In a week which began with the Women’s March convening in countries around the world, where over five million people protested against inequality and discrimination, it’s frustrating to see how little progress has been made in attracting more women into manufacturing and engineering. The fact is that our sector is crying out for a more balanced workforce, yet the number of women in manufacturing remains stubbornly low.
Some may question my assertion that we need more women; that surely it’s about talent not gender? Of course talent is vital, but I believe that our collective inability to attract the brightest and best women into the profession is letting manufacturing down and contributing to many of the challenges we face.

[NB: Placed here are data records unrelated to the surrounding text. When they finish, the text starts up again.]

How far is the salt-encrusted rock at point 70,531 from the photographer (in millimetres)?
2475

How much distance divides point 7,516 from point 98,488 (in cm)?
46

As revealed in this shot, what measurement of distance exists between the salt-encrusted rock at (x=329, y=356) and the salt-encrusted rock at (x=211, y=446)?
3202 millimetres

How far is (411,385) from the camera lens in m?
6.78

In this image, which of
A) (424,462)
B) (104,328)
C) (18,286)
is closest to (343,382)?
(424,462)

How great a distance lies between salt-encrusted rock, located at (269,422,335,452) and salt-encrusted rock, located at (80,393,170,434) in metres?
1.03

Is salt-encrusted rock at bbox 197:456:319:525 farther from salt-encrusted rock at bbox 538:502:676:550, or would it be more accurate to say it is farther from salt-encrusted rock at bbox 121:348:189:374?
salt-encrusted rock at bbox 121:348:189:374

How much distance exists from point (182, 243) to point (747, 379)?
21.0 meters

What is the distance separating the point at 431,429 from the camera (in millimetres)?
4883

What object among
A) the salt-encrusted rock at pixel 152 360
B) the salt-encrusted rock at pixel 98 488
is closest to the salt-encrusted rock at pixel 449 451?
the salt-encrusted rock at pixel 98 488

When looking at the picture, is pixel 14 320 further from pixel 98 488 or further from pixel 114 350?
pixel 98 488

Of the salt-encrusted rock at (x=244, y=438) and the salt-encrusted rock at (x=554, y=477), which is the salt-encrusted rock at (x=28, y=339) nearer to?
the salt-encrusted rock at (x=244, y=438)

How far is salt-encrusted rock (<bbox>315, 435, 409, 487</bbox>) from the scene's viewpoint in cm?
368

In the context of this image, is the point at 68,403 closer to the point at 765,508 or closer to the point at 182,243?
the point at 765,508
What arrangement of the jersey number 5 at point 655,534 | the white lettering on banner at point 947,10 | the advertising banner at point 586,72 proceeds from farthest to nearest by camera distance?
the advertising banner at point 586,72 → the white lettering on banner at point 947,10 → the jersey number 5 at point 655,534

Firstly, what is the scale of the problem? In a recent article in The Engineer, Dr Hayaatun Sillem, deputy chief executive of the Royal Academy of Engineering, wrote, “Statistics tell us that STEM professions, and the engineering community in particular, still have a long way to go in building a more diverse culture. For example, 20 per cent of physics A-levels are awarded to girls, the Institute of Physics found in its 2011 report It’s different for girls. Fifteen per cent of engineering and technology first degrees are awarded to females. Only 8 per cent of professional engineers are female, according to Prof John Perkins’ 2013 Review of engineering skills, and only 4.6 per cent of those registered with their professional institutions are female.”

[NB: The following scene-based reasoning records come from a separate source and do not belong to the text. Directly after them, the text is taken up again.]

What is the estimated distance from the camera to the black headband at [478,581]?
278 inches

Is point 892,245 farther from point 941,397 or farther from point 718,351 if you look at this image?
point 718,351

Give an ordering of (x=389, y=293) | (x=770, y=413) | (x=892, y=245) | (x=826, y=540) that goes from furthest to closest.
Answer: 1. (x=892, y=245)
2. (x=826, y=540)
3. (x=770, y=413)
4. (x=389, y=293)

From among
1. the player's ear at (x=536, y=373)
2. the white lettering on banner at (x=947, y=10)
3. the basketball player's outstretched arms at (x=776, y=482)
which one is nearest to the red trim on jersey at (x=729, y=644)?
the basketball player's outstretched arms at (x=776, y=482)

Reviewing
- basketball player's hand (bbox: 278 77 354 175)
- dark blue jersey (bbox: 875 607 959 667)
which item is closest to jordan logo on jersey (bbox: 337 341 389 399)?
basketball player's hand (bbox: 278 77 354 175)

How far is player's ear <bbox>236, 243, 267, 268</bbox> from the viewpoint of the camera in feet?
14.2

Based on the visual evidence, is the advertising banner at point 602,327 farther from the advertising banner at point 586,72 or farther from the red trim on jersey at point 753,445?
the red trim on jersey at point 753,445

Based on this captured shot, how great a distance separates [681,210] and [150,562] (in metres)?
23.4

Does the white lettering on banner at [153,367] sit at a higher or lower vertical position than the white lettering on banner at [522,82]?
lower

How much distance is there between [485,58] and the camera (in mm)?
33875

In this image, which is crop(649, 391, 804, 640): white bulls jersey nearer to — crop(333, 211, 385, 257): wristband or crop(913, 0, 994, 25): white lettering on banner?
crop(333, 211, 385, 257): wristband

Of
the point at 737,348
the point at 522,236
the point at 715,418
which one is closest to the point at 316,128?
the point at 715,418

As this illustrates, the closer you get to a senior level engineering job, the less likely you are to find a woman in the post. There are myriad reasons why this might be the case, and perhaps this is part of the problem. The sheer diversity of the barriers to entry make gender inequality in manufacturing a difficult beast to wrestle; just as Hercules struggled to slay the many-headed Hydra, so we find that a multi-faceted attack is needed to tackle this intractable issue.
There is also the question of time: there is no quick fix to attracting and keeping more women in manufacturing and engineering, but long-term planning is inherently difficult in the context of a five-year election cycle. This is a challenge which requires cross-party agreement and sustained investment. With the current Government’s focus on industrial strategy and a declared commitment to long-term planning, we can only hope that a more joined-up approach is in the offing.

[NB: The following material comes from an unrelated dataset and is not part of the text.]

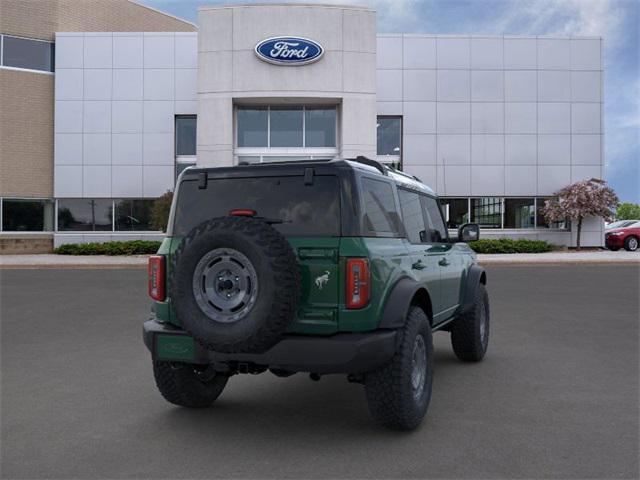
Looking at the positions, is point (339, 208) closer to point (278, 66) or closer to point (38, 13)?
point (278, 66)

Listening to a radio discussion about the forthcoming release of Hidden Figures, a film based on the true story of the female mathematicians at NASA who helped to put astronaut John Glenn on the moon, it occurs to me that we can’t change the past, but we can change the future. It’s shaming and frustrating to think that these women’s stories remained untold and their contribution unrecognised for so long, but it does teach us an important lesson. Everywhere you look – if you look hard enough – you can find examples of women in manufacturing and engineering doing amazing things; things that will inspire others and reveal much about the world of possibilities which awaits anyone wanting to pursue a STEM career.
Evolution tells us that humans are innately able to make things and solve problems – how else did we become the dominant species on Earth? Therefore, arguably we are all engineers and manufacturers. Our children, both boys and girls, need to have their eyes opened and their ambitions awakened. The current pace of technological change, our ever-deeper understanding of the universe and the daily discoveries being unearthed make today even more exciting that yesterday.
In my view, it is this passion for pushing boundaries through STEM that will be the key to unlocking the door and smashing the glass ceiling for women in manufacturing. Just imagine what tomorrow could bring.